The Irish formed a significant minority of the local population of Newcastle by the mid-nineteenth century, accounting for 8 percent of the local population by 1851. Although not as substantial as the Irish communities in Liverpool (22.3 percent) or Glasgow (18.2 percent), the Tyneside Irish played important roles in the local workforce. From the 1830s, for example, many Irish workers served as ‘navvies’ building the railways of the north-east. Irish labour also proved crucial in the building of the famous High Level Bridge connecting Newcastle and Gateshead. Early meetings of the Irish Home Rule Association were held in Newcastle in the 1870s, while the first ‘Irish club’ in the city was founded at Clayton Street in 1871.
Northumberland Street, Newcastle, 1980 (Newcastle Libraries/Flickr)
The Irish diaspora in Newcastle-upon-Tyne
The Newcastle Irish have a long history of engagement with municipal politics. In the 1870s, the Irish on Tyneside mostly supported the radical faction surrounding Joseph Cowen – a prominent Liberal who succeeded his father as Newcastle’s MP in 1874. In turn, Cowen advocated reform of land and church in Ireland. Cowen knew that the Irish immigrants’ backing would help the Liberals to maintain their fragile control of local politics. With a buoyant regional economy and relatively low immigration in general, a degree of class solidarity developed between Irish workers and their Geordie neighbours.
At the beginning of the First World War in 1914, young Irishmen responding to Lord Kitchener’s call for volunteers met at the Irish National Club in Clayton Street. Together they formed the Tyneside Irish Brigade. In total, more than 5,000 men served in the brigade. More than half of those were killed in action during the First World War, many at the Somme in July 1916. Through commemoration events and public debates, the Brigade has remained prominent among the motifs of the Irish on Tyneside.
Since the 1980s, the Tyneside Irish Centre on Gallowgate, near St James’ Park, has been an Irish community social hub as well as a thriving centre for music, sport, education, and political debate. In 1987, volunteers organised the city’s first Irish festival, instituting a tradition which continues to thrive. The Irish community in the north-east is the fourth most concentrated in England, behind only London, the north-west, and Yorkshire.

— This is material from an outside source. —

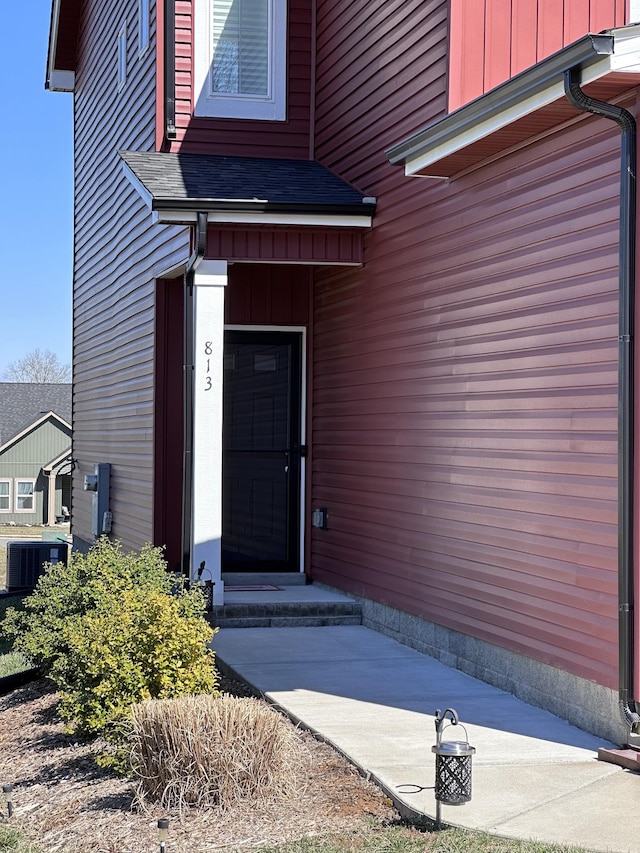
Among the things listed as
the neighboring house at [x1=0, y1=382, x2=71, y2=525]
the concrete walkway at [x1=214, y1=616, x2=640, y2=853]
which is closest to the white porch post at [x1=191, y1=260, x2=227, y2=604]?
the concrete walkway at [x1=214, y1=616, x2=640, y2=853]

Leftists and trade unionists on Tyneside cooperated with Irish emigrants on a host of political issues pertaining to Britain’s role in Northern Ireland. For example, in the late 1980s, feminists, humanitarians, and trade unionists across the north-east campaigned around jail conditions for IRA prisoners held in Durham. Activists inside and outside the Irish diaspora jointly fulminated against strip-searching of republican women, and called for their repatriation.